Mayweather threatened to kill or make Harris ‘disappear’, Saragosa said, and their 10-year-old son ran from the house and jumped a back gate to fetch security. Mayweather had taken cellphones belonging to Harris and the two boys.
‘Things could have gotten more out of hand than they did,’ the judge said.
Luzaich cited three previous domestic violence arrests for scuffles involving Harris, with whom Mayweather has three children, and three cases involving another woman with whom Mayweather has one child.
Mayweather also is expected to plead no contest next week to a separate misdemeanor harassment charge involving a 21-year-old homeowner association security guard who was poked in the face during an argument about parking tickets placed on cars outside Mayweather’s house.
Mayweather’s lawyer, Karen Winckler, said she may appeal what she called the unusual sentence handed down Wednesday.
In court, she called Mayweather ‘a champion in many areas’ and aired a list of his good deeds, including buying toys for children for Christmas and promising to donate $100,000 to breast cancer research by the end of December.
Winckler argued that the public would benefit more if Mayweather performed 100 hours of community service with children.
Mayweather is also on the hook for 40 hours of community service with the Las Vegas Habitat for Humanity Project under a South Carolina federal judge’s order for dodging a deposition in a music rights lawsuit.
Mayweather has a January 31 deadline on that court order. Habitat for Humanity official Catherine Barnes said Wednesday that Mayweather had not started to log the hours.
Mayweather goes by the nickname ‘Money’ and was guaranteed $25million for the Ortiz fight that won him the WBC’s welterweight belt. Mayweather earned more than $20m in a previous fight against Shane Mosley.
Mayweather has been arrested several times since 2002 in battery and violence cases in Las Vegas and in his hometown of Grand Rapids, Mich.
He was convicted in 2002 of misdemeanor battery stemming from a fight with two women at a Las Vegas nightclub. He received a suspended one-year jail sentence and was ordered to undergo impulse-control counseling.
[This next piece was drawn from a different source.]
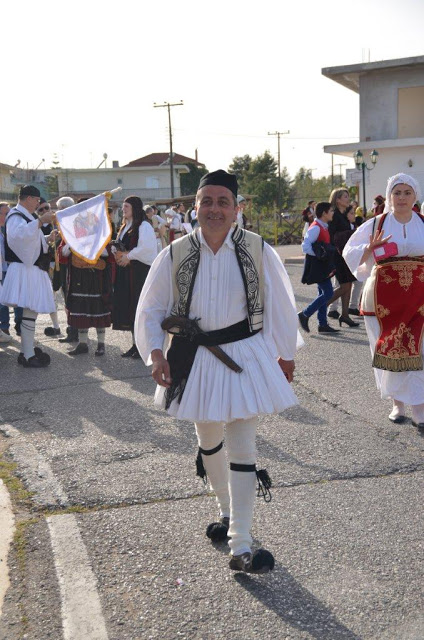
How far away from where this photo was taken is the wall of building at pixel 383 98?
46.2 meters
He was fined in Grand Rapids in February 2005 and ordered to perform community service after pleading no contest to misdemeanor assault and battery for a bar fight.
He was acquitted by a Nevada jury in July 2005 after being accused of hitting and kicking Harris during an argument outside a Las Vegas nightclub.
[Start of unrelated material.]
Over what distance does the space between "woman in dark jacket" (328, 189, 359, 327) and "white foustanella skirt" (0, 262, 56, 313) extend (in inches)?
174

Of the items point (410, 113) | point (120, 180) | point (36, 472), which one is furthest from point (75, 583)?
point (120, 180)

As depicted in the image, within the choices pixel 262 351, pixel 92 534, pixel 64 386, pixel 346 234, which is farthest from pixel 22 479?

He was acquitted again in October of misdemeanor allegations that he threatened two homeowner association security guards during a parking ticket argument.
Mayweather also faces a civil lawsuit in Las Vegas from two men who allege he orchestrated a shooting attack on them outside a skating rink in 2009. Police have never accused Mayweather of firing shots and he has never been criminally charged in the case.